Then I ended up at Table of Contents in St. Paul, and I was a line cook there for five or six years. I cooked my way up and ended up taking over the kitchen in '97, and was executive chef there for three years. When they closed the location, I needed a change. I got a job at mosquito control with my degree, and did that for seven years. And that was a really good time. The people were awesome, there was good pay and benefits and vacation. But Gail was getting itchy feet to do a restaurant or a coffee shop or something, and we ran into some friends who owned the building at 50th and Bryant. They said we should try to do something there, because Caribou was moving out. Gail started looking at what would work there and decided it had to be more of a full-service restaurant than a coffee shop.

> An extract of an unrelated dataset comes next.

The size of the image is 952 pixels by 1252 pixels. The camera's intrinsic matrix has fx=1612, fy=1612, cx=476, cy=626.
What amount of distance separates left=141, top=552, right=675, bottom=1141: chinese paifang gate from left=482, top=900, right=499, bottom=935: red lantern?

I said I'd pitch in and help, and it kind of blew up into this thing that we had to quit our jobs for.
What is your favorite music to cook by?
I let the youngsters run the radio.
Do you have any rules of conduct for the kitchen?
It's a pretty tight crew; we've all been sous chefs around town. We're all super professional, we're pretty casual and keep each other in check.
Ninety percent of your old staff came back, right?
Yeah, I hired two new cooks just because we needed more bodies.
Do you have a favorite Twin Cities restaurant?
There are so many good ones. This summer we were really big into Be'Wiched. We were always downtown during the day, and we'd stop and have a sandwich.
What's your most embarrassing moment in the kitchen?
This is back in the day, when I was in college. It was stupid; it was at Country Kitchen. They had this weird freezer. It's on the line, you open the door and they have jalapeno peppers and all that crap in there. It was breakfast time. There were these frozen blueberries for the pancakes on the second shelf. I knocked it down, and they spilled all over the place. We were super busy, so they melted and [the kitchen] got totally messed up. They called me 'Blueberry' from then on.
What's your favorite dish to cook at home?
We always have oatmeal every morning. It's this crazy mix of steel-cut oats and quinoa and polenta. We put different stuff in it. That's about the only thing we can cook at home now, because we're always here. I love cooking that.
Anything you'd like customers to know during opening week?
We're super happy to be open. We're looking forward to having our regulars back, and meeting new people too.